A variação do Índice Nacional de Custos da Atividade Florestal (INCAF) no primeiro trimestre de 2019 foi de 0,5%.

O valor está bem abaixo da inflação no período, medida pelo IPCA (Índice Nacional de Preço ao Consumidor Amplo), que ficou em 1,5%.

No acumulado dos últimos 12 meses, contudo, o INCAF registra alta de 5,8%, ante uma variação de 4,5% na inflação.

Calculado pela Pöyry, multinacional finlandesa de consultoria e serviços de engenharia, o INCAF monitora a evolução dos custos da atividade florestal no Brasil e é divulgado trimestralmente.

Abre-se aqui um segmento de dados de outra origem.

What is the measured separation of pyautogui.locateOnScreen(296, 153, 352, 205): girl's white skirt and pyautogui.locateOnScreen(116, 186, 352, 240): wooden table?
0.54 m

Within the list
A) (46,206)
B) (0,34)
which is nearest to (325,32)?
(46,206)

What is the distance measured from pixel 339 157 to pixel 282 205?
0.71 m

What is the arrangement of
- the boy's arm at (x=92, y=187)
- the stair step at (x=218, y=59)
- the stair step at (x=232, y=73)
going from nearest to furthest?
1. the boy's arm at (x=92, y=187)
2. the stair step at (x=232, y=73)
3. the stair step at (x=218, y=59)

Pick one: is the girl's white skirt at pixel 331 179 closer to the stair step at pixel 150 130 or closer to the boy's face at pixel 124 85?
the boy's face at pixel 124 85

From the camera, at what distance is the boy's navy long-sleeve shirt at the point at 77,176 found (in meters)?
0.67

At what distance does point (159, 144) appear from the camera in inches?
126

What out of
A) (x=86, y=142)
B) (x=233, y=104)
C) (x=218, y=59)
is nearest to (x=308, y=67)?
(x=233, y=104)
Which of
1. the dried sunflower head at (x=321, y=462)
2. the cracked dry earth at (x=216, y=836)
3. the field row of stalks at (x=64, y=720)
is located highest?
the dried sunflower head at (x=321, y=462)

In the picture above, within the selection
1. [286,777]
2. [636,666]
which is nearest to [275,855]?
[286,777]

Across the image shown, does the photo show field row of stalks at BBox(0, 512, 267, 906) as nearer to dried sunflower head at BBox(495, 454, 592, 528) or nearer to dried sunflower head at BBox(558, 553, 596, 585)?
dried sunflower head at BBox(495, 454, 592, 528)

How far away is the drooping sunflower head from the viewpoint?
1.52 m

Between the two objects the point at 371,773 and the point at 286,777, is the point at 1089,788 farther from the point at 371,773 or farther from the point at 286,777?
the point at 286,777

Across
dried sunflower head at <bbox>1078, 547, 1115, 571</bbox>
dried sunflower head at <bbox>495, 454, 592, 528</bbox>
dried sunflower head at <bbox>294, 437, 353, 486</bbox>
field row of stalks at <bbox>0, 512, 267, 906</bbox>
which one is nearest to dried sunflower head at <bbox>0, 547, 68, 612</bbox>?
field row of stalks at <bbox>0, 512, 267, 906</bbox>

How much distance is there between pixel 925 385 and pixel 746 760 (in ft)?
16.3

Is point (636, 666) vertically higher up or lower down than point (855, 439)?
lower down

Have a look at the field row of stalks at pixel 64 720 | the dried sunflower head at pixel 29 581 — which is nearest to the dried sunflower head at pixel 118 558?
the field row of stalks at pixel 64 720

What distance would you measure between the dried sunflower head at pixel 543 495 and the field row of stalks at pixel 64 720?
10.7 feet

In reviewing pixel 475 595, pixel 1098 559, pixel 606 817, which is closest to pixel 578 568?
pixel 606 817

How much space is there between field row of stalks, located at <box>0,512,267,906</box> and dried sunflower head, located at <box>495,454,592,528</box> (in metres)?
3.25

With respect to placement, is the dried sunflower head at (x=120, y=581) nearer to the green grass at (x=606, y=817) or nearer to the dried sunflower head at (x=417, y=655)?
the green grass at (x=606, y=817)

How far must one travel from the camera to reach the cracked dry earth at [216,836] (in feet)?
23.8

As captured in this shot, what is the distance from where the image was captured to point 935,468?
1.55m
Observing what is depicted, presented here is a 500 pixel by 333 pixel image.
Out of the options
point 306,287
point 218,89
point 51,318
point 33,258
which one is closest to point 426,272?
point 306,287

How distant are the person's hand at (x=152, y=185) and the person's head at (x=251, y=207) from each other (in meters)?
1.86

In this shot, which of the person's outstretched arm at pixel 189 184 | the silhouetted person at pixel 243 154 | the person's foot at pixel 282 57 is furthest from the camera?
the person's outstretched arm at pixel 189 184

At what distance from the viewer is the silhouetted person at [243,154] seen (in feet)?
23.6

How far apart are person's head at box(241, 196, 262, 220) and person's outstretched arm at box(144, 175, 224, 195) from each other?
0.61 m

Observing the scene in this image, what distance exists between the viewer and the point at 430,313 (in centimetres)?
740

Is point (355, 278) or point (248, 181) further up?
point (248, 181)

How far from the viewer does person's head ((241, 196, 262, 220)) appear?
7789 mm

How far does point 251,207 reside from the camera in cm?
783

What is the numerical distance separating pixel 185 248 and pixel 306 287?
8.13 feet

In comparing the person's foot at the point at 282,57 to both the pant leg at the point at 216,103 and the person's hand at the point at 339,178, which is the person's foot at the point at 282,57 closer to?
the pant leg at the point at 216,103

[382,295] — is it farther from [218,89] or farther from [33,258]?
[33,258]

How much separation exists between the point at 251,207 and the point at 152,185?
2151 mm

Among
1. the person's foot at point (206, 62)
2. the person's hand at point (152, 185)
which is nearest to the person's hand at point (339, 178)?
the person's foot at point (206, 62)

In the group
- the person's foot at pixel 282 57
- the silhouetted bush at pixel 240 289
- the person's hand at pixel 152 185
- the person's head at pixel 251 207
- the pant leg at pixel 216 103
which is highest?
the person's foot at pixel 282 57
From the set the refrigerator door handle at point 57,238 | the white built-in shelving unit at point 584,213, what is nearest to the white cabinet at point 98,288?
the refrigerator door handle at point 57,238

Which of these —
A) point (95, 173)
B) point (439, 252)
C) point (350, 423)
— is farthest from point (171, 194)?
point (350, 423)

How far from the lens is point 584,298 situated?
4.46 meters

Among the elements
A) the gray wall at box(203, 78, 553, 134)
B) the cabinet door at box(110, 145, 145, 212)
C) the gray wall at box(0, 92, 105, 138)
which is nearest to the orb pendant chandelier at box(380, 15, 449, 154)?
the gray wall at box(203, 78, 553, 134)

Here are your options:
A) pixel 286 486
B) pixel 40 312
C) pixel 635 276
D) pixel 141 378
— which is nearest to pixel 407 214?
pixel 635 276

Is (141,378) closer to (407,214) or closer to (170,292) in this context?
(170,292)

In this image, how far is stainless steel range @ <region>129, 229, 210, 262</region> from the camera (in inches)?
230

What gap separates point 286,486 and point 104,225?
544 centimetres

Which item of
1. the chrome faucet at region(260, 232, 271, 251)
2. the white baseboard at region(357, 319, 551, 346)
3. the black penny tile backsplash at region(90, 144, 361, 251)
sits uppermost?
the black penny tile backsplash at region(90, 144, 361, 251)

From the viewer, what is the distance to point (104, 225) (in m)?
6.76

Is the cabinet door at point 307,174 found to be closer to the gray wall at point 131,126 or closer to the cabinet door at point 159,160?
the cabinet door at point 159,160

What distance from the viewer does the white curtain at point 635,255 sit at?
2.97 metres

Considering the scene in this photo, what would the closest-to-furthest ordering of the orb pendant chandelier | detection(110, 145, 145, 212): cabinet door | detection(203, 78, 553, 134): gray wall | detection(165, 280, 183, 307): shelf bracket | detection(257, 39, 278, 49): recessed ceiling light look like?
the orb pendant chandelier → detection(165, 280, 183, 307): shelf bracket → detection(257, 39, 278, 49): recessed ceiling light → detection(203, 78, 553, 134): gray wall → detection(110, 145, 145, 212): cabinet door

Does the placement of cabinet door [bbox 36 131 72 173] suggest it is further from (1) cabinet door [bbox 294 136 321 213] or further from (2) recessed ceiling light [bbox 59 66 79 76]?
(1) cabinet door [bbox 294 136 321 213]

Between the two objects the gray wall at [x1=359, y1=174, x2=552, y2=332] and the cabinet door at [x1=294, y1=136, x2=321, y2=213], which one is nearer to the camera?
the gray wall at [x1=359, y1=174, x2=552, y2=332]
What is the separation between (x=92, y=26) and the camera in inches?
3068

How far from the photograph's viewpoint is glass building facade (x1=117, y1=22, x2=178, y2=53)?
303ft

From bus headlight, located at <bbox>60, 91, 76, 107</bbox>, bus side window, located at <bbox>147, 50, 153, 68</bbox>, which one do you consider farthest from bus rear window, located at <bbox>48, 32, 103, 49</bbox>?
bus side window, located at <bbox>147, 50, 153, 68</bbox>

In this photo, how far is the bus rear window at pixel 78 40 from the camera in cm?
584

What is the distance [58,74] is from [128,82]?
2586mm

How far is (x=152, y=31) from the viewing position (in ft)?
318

“A evolução dos custos da atividade florestal nesse início do ano está relacionado, principalmente, ao custo da mão de obra em função do reajuste anual do salário mínimo, ocorrido em janeiro”, explica Dominique Duly, gerente de consultoria em Energia e Agroindústria da Pöyry no Brasil, e que coordena a elaboração do índice.

Embora no curto prazo a evolução do INCAF nem sempre repercuta nos preços de madeira pagos pelas indústrias, Duly ressalta que ele é um importante termômetro para avaliar a rentabilidade dos produtores de madeira.

“Isso ocorre porque os preços dependem muito mais do balanço entre a oferta e a demanda, ou ainda de fatores exógenos, como o dinamismo do mercado de construção nos Estado Unidos”, afirma.